### ASSIGNMENT
Write out the data exactly as given, dropping every picture.

··· RECORDS FOR THIS TASK

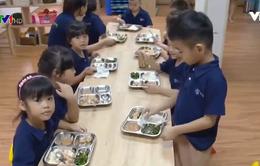 Tạo thói quen ăn uống lành mạnh cho trẻ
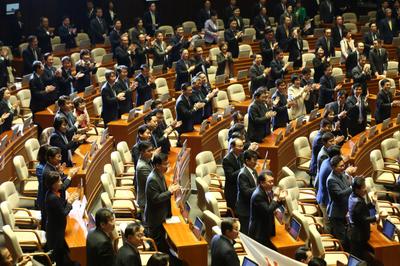 민주당·민평당, '암묵적 연대'로 지방선거 손잡나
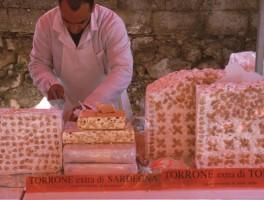 Dia01-5017 Sagra del Torrone Tonara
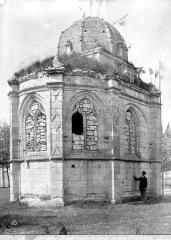 Chapelle de l'ancien cimetière, dite chapelle de Seigne - Côté sud-ouest, fenêtres murées, homme en pose
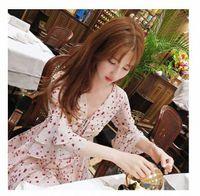 2020 2020 Verano Nueva Dama de Corea Fashion Floral Slim Sliming Hollow V Lotus Lotus Hoja Manga Un vestido de línea de, $ 16.35 | Dhgate.com C3R0 #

······

### TASK ANSWER
 Tạo thói quen ăn uống lành mạnh cho trẻ
 민주당·민평당, '암묵적 연대'로 지방선거 손잡나
 Dia01-5017 Sagra del Torrone Tonara
 Chapelle de l'ancien cimetière, dite chapelle de Seigne - Côté sud-ouest, fenêtres murées, homme en pose
 2020 2020 Verano Nueva Dama de Corea Fashion Floral Slim Sliming Hollow V Lotus Lotus Hoja Manga Un vestido de línea de, $ 16.35 | Dhgate.com C3R0 #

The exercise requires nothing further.